** start ARTICLE **

BookmarkSubscribeRSS Feed
☑ This topic is solved. Need further help from the community? Please sign in and ask a new question.
DerekD_WF
Obsidian | Level 7

I am trying to code a PROC SURVEYSELECT to create a stratified random sample that is reproduceable (same sample any time it is ran). I have the seed= option set but I think I am still missing something else required as I do not get the same results each time I run my script. I have my code below and am wondering do I need to use some variables in the CONTROL statement to sort my data to ensure the same selections within the strata each time?

 

I haven't done much previously with this PROC in the past other than some simple random sampling where the seed= option was enough to keep the sample the same. 

 

/* Get frequences for var1 x var2 strata */
proc freq data=work.pop_all noprint;
    table var1*var2 / out=work.pop_strata_1 ;
run;

/* determine strate ratios for input to surveyselect */
data work.pop_strata_2 error;
	set work.pop_strata_1;
	SAMPNUM = (PERCENT * 25000) / 100;
	_NSIZE_ = ROUND(SAMPNUM,1);
 	SAMPNUM=ROUND(SAMPNUM,.01);
	IF _NSIZE_ = 0 THEN OUTPUT ERROR;
	IF _NSIZE_ = 0 THEN DELETE;
	OUTPUT work.pop_strata_2;
run;

data work.pop_strata_3;
	set work.pop_strata_2;
 	keep var1 var2 _NSIZE_;
run;

proc sort data=work.pop_all;
    by var1 var2;
run;

proc sort data=work.pop_strata_3;
    by var1 var2;
run;

/* Create stratified sample of 25,000 accounts based on the 
	strata ratios in the population */
proc surveyselect data=work.pop_all seed=8092022 outseed
	out=work.samp(drop=SelectionProb SamplingWeight)
	sampsize=work.pop_strata_3;
	strata var1 var2;
	ID account company customer;
run;

/* Review the sample sizes output */
proc freq data=work.samp;
    tables var1 * var2;
run;
1 ACCEPTED SOLUTION

Accepted Solutions
Zard
SAS Employee

For a stratified random sample, you would not use the CONTROL statement. You do need to sort on your STRATA vars, as you have done. I agree with the previous reply, and the best practice for generating a reproducible sample is to save the sorted input data set and use it each time.

Also, you can use the ALLOC=PROP option in the STRATA statement and your code simplifies to:

 

proc sort data=pop_all;
  by var1 var2;
run;
proc surveyselect data=work.pop_all seed=8092022 outseed
    out=work.samp(drop=SelectionProb SamplingWeight)
    sampsize=25000;
  strata var1 var2/alloc=prop;
  ID account company customer;
run;

View solution in original post

8 REPLIES 8
ballardw
Super User

How sure are you that your work.dw_pop_all is IDENTICAL to the last time the Proc Surveyselect was run?

Or work.pop?

 

If there are any changes in those two I would not expect the same result.

 

When I have had this sort of requirement the data sets used for Proc Surveyselect are kept in a permanent library so the sets stay the same.  Then I just make sure the library is available and can regenerate the sample.

 

Note: running the code on a different version of SAS might result in different results as well.

DerekD_WF
Obsidian | Level 7
Yes, same code, same database tables, same environment.
DerekD_WF
Obsidian | Level 7
Realized when I was "cleaning up" some code for posting here I didn't get the dataset names all consistent. I corrected the code.

** end ARTICLE **
** start RECORDED INFORMATION **

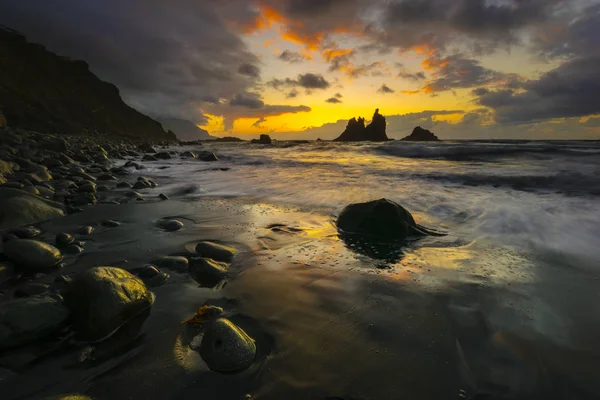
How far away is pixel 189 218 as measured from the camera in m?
5.81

** end RECORDED INFORMATION **

EXERCISES:
1. Using the PROC SURVEYSELECT forum thread above, decide whether each statement agrees with it. Answer yes or no for each, and quote the deciding words of the thread exactly.
(a) The accepted solution recommends the CONTROL statement for a stratified random sample.
(b) One reply warns that a different version of SAS might produce different results.
(c) Before this, the original poster had used the procedure mainly for simple random sampling, where the seed= option kept the sample the same.
2. Output the passage of the PROC SURVEYSELECT forum thread above, starting with "I am trying" and going on through "strata each time?".
3. In the PROC SURVEYSELECT forum thread above, which option does the accepted solution suggest adding to the STRATA statement?

RESULTS FOR THE EXERCISE:
1.
(a) No: "For a stratified random sample, you would not use the CONTROL statement."
(b) Yes: "running the code on a different version of SAS might result in different results as well."
(c) Yes: "I haven't done much previously with this PROC in the past other than some simple random sampling where the seed= option was enough to keep the sample the same."

2.
I am trying to code a PROC SURVEYSELECT to create a stratified random sample that is reproduceable (same sample any time it is ran). I have the seed= option set but I think I am still missing something else required as I do not get the same results each time I run my script. I have my code below and am wondering do I need to use some variables in the CONTROL statement to sort my data to ensure the same selections within the strata each time?

3. The ALLOC=PROP option.